Dans la fabrication des allumettes chimiques, il fut tenu pour loi de la nature que les jeunes garçons, au moment même où ils avalaient leur dîner, plongeassent des baguettes de bois dans une composition de phosphore réchauffée dont les vapeurs empoisonnées leur montaient à la tête.

En obligeant à économiser le temps, la loi de fabrique de 1864 amena l’invention d’une machine à immersion (dipping machine) dont les vapeurs ne peuvent plus atteindre l’ouvrier[2].

De même on entend encore affirmer dans ces branches de la manufacture des dentelles, qui jusqu’ici n’ont pas encore perdu leur liberté, « que les repas ne pourraient être réguliers à cause des longueurs de temps différentes qu’exigent pour sécher les diverses matières, différences qui varient de trois minutes à une heure et même davantage ». Mais, répondent les commissaires de l’enquête sur l’emploi des enfants et des femmes dans l’industrie, « les circonstances sont exactement les mêmes que dans les fabriques de tapis où les principaux fabricants faisaient vivement valoir qu’en raison de la nature des matériaux employés et de la variété des opérations, il était impossible, sans un préjudice considérable, d’interrompre le travail pour les repas… En vertu de la sixième clause de la sixième section du Factory Acts extension Act de 1864, on leur accorda, à partir de la promulgation de cette loi, un sursis de dix‑huit mois, passé lequel ils devaient se soumettre aux interruptions de travail qui s’y trouvaient spécifiées[3]. » Qu’arriva‑t‑il ? La loi avait à peine obtenu la sanction parlementaire que messieurs les fabricants reconnaissaient s’être trompés : « Les inconvénients que l’introduction de la loi de fabrique nous faisait craindre ne se sont pas réalisés. Nous ne trouvons pas que la production soit le moins du monde paralysée ; en réalité nous produisons davantage dans le même temps[4]. »

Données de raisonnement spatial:
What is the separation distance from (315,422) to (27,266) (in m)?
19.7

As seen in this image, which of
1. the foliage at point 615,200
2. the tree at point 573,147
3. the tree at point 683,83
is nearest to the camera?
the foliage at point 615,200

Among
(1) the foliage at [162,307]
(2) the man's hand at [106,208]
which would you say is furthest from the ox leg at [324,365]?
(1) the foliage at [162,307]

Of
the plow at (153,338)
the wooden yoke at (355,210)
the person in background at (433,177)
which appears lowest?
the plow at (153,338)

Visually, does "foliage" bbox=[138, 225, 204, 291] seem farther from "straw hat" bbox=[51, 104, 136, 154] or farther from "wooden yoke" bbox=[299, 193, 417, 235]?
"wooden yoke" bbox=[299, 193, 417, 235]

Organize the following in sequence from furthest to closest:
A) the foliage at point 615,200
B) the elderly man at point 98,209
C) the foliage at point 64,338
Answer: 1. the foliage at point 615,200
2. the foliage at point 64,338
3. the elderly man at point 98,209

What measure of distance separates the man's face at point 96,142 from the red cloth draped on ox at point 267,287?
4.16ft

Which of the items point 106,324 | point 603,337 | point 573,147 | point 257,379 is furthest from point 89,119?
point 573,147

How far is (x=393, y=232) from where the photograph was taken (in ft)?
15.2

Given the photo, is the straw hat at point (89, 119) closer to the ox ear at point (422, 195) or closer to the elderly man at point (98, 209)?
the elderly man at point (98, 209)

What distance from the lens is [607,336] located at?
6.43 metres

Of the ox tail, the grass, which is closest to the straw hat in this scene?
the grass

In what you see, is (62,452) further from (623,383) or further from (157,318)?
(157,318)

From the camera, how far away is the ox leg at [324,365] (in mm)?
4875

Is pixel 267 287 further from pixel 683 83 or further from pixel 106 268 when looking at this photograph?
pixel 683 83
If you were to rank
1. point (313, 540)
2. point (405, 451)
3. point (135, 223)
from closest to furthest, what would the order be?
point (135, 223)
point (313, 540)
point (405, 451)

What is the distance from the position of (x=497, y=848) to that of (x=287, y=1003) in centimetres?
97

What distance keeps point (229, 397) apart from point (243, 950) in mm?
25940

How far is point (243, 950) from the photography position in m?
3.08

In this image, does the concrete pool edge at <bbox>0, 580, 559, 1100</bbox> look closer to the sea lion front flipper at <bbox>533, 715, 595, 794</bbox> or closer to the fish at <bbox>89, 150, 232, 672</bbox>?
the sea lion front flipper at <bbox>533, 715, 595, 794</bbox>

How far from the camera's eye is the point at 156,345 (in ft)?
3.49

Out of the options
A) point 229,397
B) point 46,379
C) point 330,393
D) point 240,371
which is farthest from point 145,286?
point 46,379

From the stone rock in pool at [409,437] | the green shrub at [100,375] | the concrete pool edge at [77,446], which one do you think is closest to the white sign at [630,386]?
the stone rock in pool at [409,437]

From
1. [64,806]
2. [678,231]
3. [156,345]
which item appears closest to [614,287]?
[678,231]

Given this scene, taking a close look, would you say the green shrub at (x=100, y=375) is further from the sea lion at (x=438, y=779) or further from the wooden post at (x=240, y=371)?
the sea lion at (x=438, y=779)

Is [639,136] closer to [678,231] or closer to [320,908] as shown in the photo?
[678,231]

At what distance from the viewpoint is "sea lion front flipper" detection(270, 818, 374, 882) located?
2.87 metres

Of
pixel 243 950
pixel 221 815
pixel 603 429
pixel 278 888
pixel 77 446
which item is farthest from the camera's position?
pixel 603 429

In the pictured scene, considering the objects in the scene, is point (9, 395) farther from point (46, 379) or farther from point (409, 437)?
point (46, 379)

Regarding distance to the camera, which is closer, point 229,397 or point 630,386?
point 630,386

• _CONSIGNE_
Réécrivez le passage de l'extrait sur le travail en fabrique qui commence par « Dans la fabrication » et se poursuit jusqu'à « montaient à la tête. », en remplaçant « jeunes garçons » par « apprentis ».

• _RÉPONSE FINALE_
Dans la fabrication des allumettes chimiques, il fut tenu pour loi de la nature que les apprentis, au moment même où ils avalaient leur dîner, plongeassent des baguettes de bois dans une composition de phosphore réchauffée dont les vapeurs empoisonnées leur montaient à la tête.